• **Exercise brief**
Extract every line from the listing below that contains the word "closer", and copy each one in full.

• **Information supplied**
Start
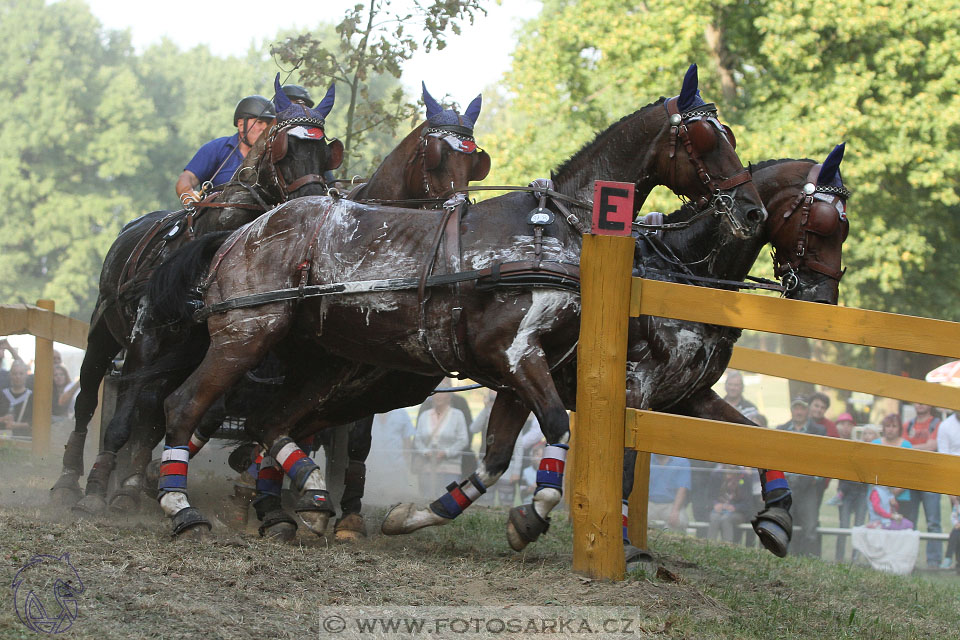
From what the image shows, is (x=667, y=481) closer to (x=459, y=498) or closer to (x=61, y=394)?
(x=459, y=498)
End
Start
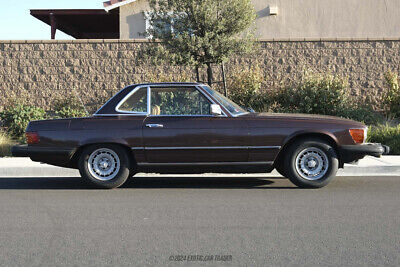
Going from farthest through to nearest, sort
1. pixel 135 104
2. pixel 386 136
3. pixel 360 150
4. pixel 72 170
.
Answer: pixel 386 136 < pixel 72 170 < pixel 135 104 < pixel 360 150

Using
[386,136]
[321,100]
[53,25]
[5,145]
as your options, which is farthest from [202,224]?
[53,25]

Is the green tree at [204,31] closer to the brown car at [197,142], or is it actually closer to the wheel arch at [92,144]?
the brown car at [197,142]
End
• **Answer to this problem**
From what the image shows, is (x=667, y=481) closer to (x=459, y=498) or closer to (x=61, y=394)?
Is the green tree at [204,31] closer to the brown car at [197,142], or is it actually closer to the wheel arch at [92,144]?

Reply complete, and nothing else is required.